● **EXERCISE INSTRUCTIONS**:
Quote the data below in full, please, without altering anything.

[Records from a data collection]
*-*-*

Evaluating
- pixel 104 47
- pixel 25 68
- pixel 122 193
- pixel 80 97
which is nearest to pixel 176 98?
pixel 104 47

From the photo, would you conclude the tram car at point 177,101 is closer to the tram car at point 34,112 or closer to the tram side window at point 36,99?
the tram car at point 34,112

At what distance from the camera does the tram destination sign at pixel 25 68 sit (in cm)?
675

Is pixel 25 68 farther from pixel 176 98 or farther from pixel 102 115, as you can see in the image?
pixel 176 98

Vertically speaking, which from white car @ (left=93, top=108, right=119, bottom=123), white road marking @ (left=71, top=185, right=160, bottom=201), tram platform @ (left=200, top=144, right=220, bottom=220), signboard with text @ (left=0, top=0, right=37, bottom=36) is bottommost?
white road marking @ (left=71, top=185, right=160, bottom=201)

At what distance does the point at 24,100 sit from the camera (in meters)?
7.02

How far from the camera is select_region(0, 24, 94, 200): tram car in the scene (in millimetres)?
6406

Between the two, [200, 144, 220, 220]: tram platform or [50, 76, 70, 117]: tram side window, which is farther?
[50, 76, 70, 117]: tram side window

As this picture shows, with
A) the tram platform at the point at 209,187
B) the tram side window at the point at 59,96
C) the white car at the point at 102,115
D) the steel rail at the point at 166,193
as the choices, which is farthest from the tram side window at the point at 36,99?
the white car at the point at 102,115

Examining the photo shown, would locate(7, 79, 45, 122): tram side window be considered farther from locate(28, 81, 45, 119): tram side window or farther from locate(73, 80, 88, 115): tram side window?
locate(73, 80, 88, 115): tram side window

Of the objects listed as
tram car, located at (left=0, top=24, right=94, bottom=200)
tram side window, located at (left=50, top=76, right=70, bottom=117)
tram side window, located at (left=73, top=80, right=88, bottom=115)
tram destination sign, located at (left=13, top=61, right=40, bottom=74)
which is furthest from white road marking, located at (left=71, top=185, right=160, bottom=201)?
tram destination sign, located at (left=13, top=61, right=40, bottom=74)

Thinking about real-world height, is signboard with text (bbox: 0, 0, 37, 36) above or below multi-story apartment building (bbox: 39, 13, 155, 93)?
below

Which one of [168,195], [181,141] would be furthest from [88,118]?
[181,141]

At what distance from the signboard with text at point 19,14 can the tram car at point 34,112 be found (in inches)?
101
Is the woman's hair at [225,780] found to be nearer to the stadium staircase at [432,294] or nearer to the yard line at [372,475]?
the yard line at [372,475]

*-*-*

● **COMPLETED EXERCISE**:
Evaluating
- pixel 104 47
- pixel 25 68
- pixel 122 193
- pixel 80 97
which is nearest to pixel 176 98?
pixel 104 47

From the photo, would you conclude the tram car at point 177,101 is closer to the tram car at point 34,112 or closer to the tram side window at point 36,99?
the tram car at point 34,112

At what distance from the camera does the tram destination sign at pixel 25 68 sit (in cm)?
675

Is pixel 25 68 farther from pixel 176 98 or farther from pixel 102 115, as you can see in the image?
pixel 176 98

Vertically speaking, which from white car @ (left=93, top=108, right=119, bottom=123), white road marking @ (left=71, top=185, right=160, bottom=201), tram platform @ (left=200, top=144, right=220, bottom=220), signboard with text @ (left=0, top=0, right=37, bottom=36) is bottommost?
white road marking @ (left=71, top=185, right=160, bottom=201)

At what distance does the point at 24,100 sit from the camera (in meters)?
7.02

How far from the camera is select_region(0, 24, 94, 200): tram car in the scene (in millimetres)?
6406

Between the two, [200, 144, 220, 220]: tram platform or [50, 76, 70, 117]: tram side window, which is farther?
[50, 76, 70, 117]: tram side window

As this picture shows, with
A) the tram platform at the point at 209,187
B) the tram side window at the point at 59,96
C) the white car at the point at 102,115
D) the steel rail at the point at 166,193
as the choices, which is farthest from the tram side window at the point at 36,99?
the white car at the point at 102,115

Examining the photo shown, would locate(7, 79, 45, 122): tram side window be considered farther from locate(28, 81, 45, 119): tram side window or farther from locate(73, 80, 88, 115): tram side window?
locate(73, 80, 88, 115): tram side window

Of the objects listed as
tram car, located at (left=0, top=24, right=94, bottom=200)
tram side window, located at (left=50, top=76, right=70, bottom=117)
tram side window, located at (left=73, top=80, right=88, bottom=115)
tram destination sign, located at (left=13, top=61, right=40, bottom=74)
which is furthest from white road marking, located at (left=71, top=185, right=160, bottom=201)?
tram destination sign, located at (left=13, top=61, right=40, bottom=74)

Thinking about real-world height, is signboard with text (bbox: 0, 0, 37, 36) above or below multi-story apartment building (bbox: 39, 13, 155, 93)?
below

Which one of [168,195], [181,141] would be furthest from [88,118]?
[181,141]

At what distance from the signboard with text at point 19,14 can the tram car at point 34,112 be found (in inches)?
101
Is the woman's hair at [225,780] found to be nearer to the stadium staircase at [432,294] or nearer to the yard line at [372,475]?
the yard line at [372,475]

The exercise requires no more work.